(Data supplied begins)
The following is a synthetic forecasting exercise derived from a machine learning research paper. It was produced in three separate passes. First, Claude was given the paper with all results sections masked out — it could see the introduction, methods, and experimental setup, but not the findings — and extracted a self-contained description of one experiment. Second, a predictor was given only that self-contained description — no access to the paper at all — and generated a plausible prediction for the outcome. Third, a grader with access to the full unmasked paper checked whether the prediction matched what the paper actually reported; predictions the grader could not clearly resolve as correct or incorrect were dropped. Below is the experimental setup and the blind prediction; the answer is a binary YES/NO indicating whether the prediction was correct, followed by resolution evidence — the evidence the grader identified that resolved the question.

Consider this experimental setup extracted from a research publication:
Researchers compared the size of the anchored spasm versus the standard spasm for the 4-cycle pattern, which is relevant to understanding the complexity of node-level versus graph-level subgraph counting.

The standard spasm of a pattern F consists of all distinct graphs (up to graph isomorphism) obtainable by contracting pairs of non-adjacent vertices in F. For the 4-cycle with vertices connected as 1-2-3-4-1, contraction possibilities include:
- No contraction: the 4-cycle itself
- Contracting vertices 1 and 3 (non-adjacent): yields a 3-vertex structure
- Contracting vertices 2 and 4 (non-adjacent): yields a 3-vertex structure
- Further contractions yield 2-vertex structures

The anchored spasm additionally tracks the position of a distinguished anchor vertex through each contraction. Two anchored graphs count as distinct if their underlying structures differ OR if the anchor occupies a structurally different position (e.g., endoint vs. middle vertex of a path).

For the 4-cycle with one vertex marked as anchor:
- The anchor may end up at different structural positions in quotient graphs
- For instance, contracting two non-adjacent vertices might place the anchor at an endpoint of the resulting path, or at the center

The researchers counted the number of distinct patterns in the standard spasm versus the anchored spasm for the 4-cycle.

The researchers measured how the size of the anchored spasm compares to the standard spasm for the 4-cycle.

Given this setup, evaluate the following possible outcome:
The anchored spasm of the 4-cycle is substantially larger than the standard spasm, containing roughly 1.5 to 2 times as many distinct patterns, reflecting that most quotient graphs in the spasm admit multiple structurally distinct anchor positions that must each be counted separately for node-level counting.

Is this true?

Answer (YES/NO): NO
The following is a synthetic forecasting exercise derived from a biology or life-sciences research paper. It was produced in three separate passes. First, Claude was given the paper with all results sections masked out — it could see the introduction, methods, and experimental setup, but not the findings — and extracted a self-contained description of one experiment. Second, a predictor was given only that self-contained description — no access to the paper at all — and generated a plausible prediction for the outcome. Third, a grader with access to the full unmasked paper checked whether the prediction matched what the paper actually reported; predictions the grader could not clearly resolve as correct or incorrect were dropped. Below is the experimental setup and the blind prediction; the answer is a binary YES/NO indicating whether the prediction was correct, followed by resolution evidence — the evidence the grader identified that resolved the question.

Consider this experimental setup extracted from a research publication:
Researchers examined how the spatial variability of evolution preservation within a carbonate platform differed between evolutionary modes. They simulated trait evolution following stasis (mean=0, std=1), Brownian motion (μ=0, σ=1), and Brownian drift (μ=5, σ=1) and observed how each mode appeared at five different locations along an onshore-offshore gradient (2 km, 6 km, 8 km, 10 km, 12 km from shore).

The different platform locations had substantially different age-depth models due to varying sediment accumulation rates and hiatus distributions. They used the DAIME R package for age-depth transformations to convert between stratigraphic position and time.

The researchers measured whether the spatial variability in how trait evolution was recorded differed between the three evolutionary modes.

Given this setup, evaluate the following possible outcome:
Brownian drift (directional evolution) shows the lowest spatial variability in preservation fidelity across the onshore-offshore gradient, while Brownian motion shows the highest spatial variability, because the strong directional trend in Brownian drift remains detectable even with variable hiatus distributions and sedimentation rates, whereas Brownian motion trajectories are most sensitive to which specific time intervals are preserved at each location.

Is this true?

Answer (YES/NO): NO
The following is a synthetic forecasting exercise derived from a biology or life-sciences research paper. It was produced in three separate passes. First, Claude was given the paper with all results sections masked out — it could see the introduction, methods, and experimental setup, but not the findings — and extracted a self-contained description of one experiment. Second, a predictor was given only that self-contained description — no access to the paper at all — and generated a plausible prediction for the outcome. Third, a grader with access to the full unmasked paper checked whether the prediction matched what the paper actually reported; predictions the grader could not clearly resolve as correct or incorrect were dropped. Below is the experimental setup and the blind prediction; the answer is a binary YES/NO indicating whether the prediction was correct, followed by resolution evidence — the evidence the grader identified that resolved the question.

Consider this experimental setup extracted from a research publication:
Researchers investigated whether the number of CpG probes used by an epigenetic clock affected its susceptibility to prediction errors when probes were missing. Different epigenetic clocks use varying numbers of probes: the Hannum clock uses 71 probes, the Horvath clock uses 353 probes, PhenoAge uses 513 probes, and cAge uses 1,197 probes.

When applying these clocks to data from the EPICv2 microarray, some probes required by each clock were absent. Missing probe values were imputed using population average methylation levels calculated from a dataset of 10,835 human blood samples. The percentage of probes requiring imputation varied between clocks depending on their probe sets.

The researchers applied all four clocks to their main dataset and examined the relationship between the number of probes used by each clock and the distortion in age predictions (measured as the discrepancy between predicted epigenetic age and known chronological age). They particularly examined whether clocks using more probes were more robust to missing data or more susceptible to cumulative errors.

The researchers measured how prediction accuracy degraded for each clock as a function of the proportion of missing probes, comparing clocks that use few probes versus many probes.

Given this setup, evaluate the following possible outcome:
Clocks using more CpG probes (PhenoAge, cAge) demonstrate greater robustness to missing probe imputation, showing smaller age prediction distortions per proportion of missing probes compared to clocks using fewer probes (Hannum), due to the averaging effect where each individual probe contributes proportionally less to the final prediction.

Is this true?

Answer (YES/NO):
(Data supplied ends)
> _What to work on_:
Each line of the listing has to be reproduced exactly.

> _Exercise result_:
The following is a synthetic forecasting exercise derived from a machine learning research paper. It was produced in three separate passes. First, Claude was given the paper with all results sections masked out — it could see the introduction, methods, and experimental setup, but not the findings — and extracted a self-contained description of one experiment. Second, a predictor was given only that self-contained description — no access to the paper at all — and generated a plausible prediction for the outcome. Third, a grader with access to the full unmasked paper checked whether the prediction matched what the paper actually reported; predictions the grader could not clearly resolve as correct or incorrect were dropped. Below is the experimental setup and the blind prediction; the answer is a binary YES/NO indicating whether the prediction was correct, followed by resolution evidence — the evidence the grader identified that resolved the question.

Consider this experimental setup extracted from a research publication:
Researchers compared the size of the anchored spasm versus the standard spasm for the 4-cycle pattern, which is relevant to understanding the complexity of node-level versus graph-level subgraph counting.

The standard spasm of a pattern F consists of all distinct graphs (up to graph isomorphism) obtainable by contracting pairs of non-adjacent vertices in F. For the 4-cycle with vertices connected as 1-2-3-4-1, contraction possibilities include:
- No contraction: the 4-cycle itself
- Contracting vertices 1 and 3 (non-adjacent): yields a 3-vertex structure
- Contracting vertices 2 and 4 (non-adjacent): yields a 3-vertex structure
- Further contractions yield 2-vertex structures

The anchored spasm additionally tracks the position of a distinguished anchor vertex through each contraction. Two anchored graphs count as distinct if their underlying structures differ OR if the anchor occupies a structurally different position (e.g., endoint vs. middle vertex of a path).

For the 4-cycle with one vertex marked as anchor:
- The anchor may end up at different structural positions in quotient graphs
- For instance, contracting two non-adjacent vertices might place the anchor at an endpoint of the resulting path, or at the center

The researchers counted the number of distinct patterns in the standard spasm versus the anchored spasm for the 4-cycle.

The researchers measured how the size of the anchored spasm compares to the standard spasm for the 4-cycle.

Given this setup, evaluate the following possible outcome:
The anchored spasm of the 4-cycle is substantially larger than the standard spasm, containing roughly 1.5 to 2 times as many distinct patterns, reflecting that most quotient graphs in the spasm admit multiple structurally distinct anchor positions that must each be counted separately for node-level counting.

Is this true?

Answer (YES/NO): NO
The following is a synthetic forecasting exercise derived from a biology or life-sciences research paper. It was produced in three separate passes. First, Claude was given the paper with all results sections masked out — it could see the introduction, methods, and experimental setup, but not the findings — and extracted a self-contained description of one experiment. Second, a predictor was given only that self-contained description — no access to the paper at all — and generated a plausible prediction for the outcome. Third, a grader with access to the full unmasked paper checked whether the prediction matched what the paper actually reported; predictions the grader could not clearly resolve as correct or incorrect were dropped. Below is the experimental setup and the blind prediction; the answer is a binary YES/NO indicating whether the prediction was correct, followed by resolution evidence — the evidence the grader identified that resolved the question.

Consider this experimental setup extracted from a research publication:
Researchers examined how the spatial variability of evolution preservation within a carbonate platform differed between evolutionary modes. They simulated trait evolution following stasis (mean=0, std=1), Brownian motion (μ=0, σ=1), and Brownian drift (μ=5, σ=1) and observed how each mode appeared at five different locations along an onshore-offshore gradient (2 km, 6 km, 8 km, 10 km, 12 km from shore).

The different platform locations had substantially different age-depth models due to varying sediment accumulation rates and hiatus distributions. They used the DAIME R package for age-depth transformations to convert between stratigraphic position and time.

The researchers measured whether the spatial variability in how trait evolution was recorded differed between the three evolutionary modes.

Given this setup, evaluate the following possible outcome:
Brownian drift (directional evolution) shows the lowest spatial variability in preservation fidelity across the onshore-offshore gradient, while Brownian motion shows the highest spatial variability, because the strong directional trend in Brownian drift remains detectable even with variable hiatus distributions and sedimentation rates, whereas Brownian motion trajectories are most sensitive to which specific time intervals are preserved at each location.

Is this true?

Answer (YES/NO): NO
The following is a synthetic forecasting exercise derived from a biology or life-sciences research paper. It was produced in three separate passes. First, Claude was given the paper with all results sections masked out — it could see the introduction, methods, and experimental setup, but not the findings — and extracted a self-contained description of one experiment. Second, a predictor was given only that self-contained description — no access to the paper at all — and generated a plausible prediction for the outcome. Third, a grader with access to the full unmasked paper checked whether the prediction matched what the paper actually reported; predictions the grader could not clearly resolve as correct or incorrect were dropped. Below is the experimental setup and the blind prediction; the answer is a binary YES/NO indicating whether the prediction was correct, followed by resolution evidence — the evidence the grader identified that resolved the question.

Consider this experimental setup extracted from a research publication:
Researchers investigated whether the number of CpG probes used by an epigenetic clock affected its susceptibility to prediction errors when probes were missing. Different epigenetic clocks use varying numbers of probes: the Hannum clock uses 71 probes, the Horvath clock uses 353 probes, PhenoAge uses 513 probes, and cAge uses 1,197 probes.

When applying these clocks to data from the EPICv2 microarray, some probes required by each clock were absent. Missing probe values were imputed using population average methylation levels calculated from a dataset of 10,835 human blood samples. The percentage of probes requiring imputation varied between clocks depending on their probe sets.

The researchers applied all four clocks to their main dataset and examined the relationship between the number of probes used by each clock and the distortion in age predictions (measured as the discrepancy between predicted epigenetic age and known chronological age). They particularly examined whether clocks using more probes were more robust to missing data or more susceptible to cumulative errors.

The researchers measured how prediction accuracy degraded for each clock as a function of the proportion of missing probes, comparing clocks that use few probes versus many probes.

Given this setup, evaluate the following possible outcome:
Clocks using more CpG probes (PhenoAge, cAge) demonstrate greater robustness to missing probe imputation, showing smaller age prediction distortions per proportion of missing probes compared to clocks using fewer probes (Hannum), due to the averaging effect where each individual probe contributes proportionally less to the final prediction.

Is this true?

Answer (YES/NO):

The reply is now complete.